Le dernier sondage Eurobaromètre sur les élections européennes révèle que la question migratoire à, en Allemagne plus qu’ailleurs, été déterminante dans le choix de vote des électeurs en juin dernier.

EURACTIV.com
Deutscher Bundestag – Reichstag building with German- and EU-flags (German parliament building) – Berlin, Germany
Le bâtiment du parlement allemand - le Reichstag. Le bâtiment du Reichstag est le siège du Bundestag allemand depuis 1999. [fhm/GettyImages]

Le dernier sondage Eurobaromètre sur les élections européennes révèle que la question migratoire à, en Allemagne plus qu’ailleurs, été déterminante dans le choix de vote des électeurs en juin dernier.

Le dernier Eurobaromètre réalisé par le Parlement européen résonne avec l’actualité allemande.

En réponse à une attaque meurtrière au couteau le mois dernier à Solingen, dans l’ouest de l’Allemagne, et aux pressions exercées par les campagnes électorales dans les Länder, qui menaçaient la coalition du gouvernement fédéral, Berlin a en effet adopté une position plus stricte en matière d’immigration.

Une réaction aux angoisses latentes, car en juin dernier déjà, lors des élections européennes, 44 % des électeurs allemands interrogés ont cité l’immigration et le droit d’asile comme la principale préoccupation ayant influencé leur vote. Ce sont les seuls, à l’échelle des Vingt-Sept, à avoir placé le thème tout en haut de leur liste de préoccupation.

En comparaison, en moyenne, seuls 28 % de l’ensemble des citoyens de l’UE pensaient que l’immigration avait joué un rôle dans leur choix cette année, dominé par le coût de la vie (41 %) et la situation économique générale (41 %). Outre-Rhin aussi, ces thèmes ont eu une importance importante, mais moins donc, que l’immigration.

Le contraste est encore plus saisissant lorsque l’on compare avec les élections européennes 2019, où 55 % des Allemands ont identifié la lutte contre le changement climatique comme leur principale raison de voter.

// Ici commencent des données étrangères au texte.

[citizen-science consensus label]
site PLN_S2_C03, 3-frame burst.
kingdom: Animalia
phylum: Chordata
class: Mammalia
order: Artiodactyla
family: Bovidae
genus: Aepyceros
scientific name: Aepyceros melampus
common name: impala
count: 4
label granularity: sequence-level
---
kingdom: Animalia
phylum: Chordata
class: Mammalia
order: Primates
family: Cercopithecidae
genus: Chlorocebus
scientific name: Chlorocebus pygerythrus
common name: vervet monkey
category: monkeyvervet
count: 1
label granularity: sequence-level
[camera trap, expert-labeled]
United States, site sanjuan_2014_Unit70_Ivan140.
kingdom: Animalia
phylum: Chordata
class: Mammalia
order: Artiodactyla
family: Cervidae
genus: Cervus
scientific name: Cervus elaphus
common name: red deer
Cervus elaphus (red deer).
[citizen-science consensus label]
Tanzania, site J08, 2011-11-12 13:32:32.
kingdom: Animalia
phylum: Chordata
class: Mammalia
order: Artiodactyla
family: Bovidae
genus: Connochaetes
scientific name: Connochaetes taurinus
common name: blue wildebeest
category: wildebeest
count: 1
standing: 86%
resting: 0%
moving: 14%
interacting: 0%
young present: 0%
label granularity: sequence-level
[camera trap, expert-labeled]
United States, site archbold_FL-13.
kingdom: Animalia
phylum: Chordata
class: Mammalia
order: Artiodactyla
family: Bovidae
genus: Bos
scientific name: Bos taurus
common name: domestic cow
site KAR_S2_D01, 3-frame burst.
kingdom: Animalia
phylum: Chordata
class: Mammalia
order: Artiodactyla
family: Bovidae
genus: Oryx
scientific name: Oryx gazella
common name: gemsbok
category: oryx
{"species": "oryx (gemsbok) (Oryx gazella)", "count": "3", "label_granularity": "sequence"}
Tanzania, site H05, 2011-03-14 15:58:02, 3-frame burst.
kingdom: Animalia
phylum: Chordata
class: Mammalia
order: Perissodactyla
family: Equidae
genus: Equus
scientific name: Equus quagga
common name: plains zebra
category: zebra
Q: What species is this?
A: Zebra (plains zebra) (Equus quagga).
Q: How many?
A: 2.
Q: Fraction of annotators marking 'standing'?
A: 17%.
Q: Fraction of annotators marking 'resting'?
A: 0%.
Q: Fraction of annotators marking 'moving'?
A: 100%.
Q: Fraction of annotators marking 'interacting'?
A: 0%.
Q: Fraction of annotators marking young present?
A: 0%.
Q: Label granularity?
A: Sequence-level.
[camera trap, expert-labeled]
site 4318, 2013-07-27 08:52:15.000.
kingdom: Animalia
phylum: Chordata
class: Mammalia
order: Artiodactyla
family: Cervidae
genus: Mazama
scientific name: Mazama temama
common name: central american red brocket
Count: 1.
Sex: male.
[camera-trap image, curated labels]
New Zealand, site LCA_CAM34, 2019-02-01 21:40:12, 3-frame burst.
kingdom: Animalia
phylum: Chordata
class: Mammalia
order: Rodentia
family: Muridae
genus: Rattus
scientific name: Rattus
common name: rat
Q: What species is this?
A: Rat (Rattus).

L’immigration est appelée à durer

Le sujet se répand désormais comme une trainée de poudre dans toutes les élections allemandes, à la faveur notamment d’un fait divers survenu le mois dernier, avec une attaque au couteau meurtrière perpétrée par un réfugié. L’évènement a même justifié que le gouvernement fédéral revoit sa position.

Sous la pression de l’opposition d’extrême droite — qui a finalement réalisé des percées historiques dans les trois Länder de Thuringe, de Saxe et de Brandebourg, remportant même la victoire dans l’un d’entre eux —, et du leader de l’opposition fédérale conservatrice, la CDU (Parti populaire européen), qui a également fait valoir cette question, le chancelier Olaf Scholz (SPD, Socialistes et Démocrates européens) a décidé de mettre en œuvre des contrôles frontaliers plus stricts.

Alors que l’Allemagne avait déjà commencé à contrôler les arrivées irrégulières à certains postes-frontière depuis l’année dernière, les contrôles à toutes les frontières terrestres sont entrés en vigueur le 16 septembre, soit moins d’une semaine avant les élections de Brandebourg, dernier des trois Länder à tenir des élections fédérales. Une élection remportée par les sociaux-démocrates d’Olaf Scholz, défiant les sondages serrés réalisés jusqu’alors.

Méthodes controversées

Les restrictions introduites, dont l’objectif était de refouler en grande partie les réfugiés déjà enregistrés dans d’autres États membres de l’UE, ont suscité des réactions controversées de la part des partenaires européens de l’Allemagne.

En réponse aux avertissements d’Athènes sur la mise en danger de la libre circulation dans l’espace Schengen et aux inquiétudes concernant la détérioration des relations avec Varsovie, le chancelier allemand a défendu ses mesures en arguant qu’« il est nécessaire pour nous (l’Allemagne) d’endurer ce différend ».

Les autres voisins de l’Allemagne ont profité de cette nouvelle attitude à l’égard des contrôles aux frontières à l’intérieur de l’espace Schengen et ont envisagé des mesures similaires. Le gouvernement de droite des Pays-Bas a inclus dans son accord de coalition l’objectif de se retirer des politiques migratoires de l’UE, et la France était disposée à renégocier le pacte sur les migrations.

La question de l’immigration et les restrictions à la libre circulation qui en découlent dans l’UE ont donc pris une réelle importance pour l’ensemble du continent. Cela a même incité le Parlement européen à mettre le sujet à l’ordre du jour de la prochaine session plénière qui se tiendra à Strasbourg vers la fin du mois.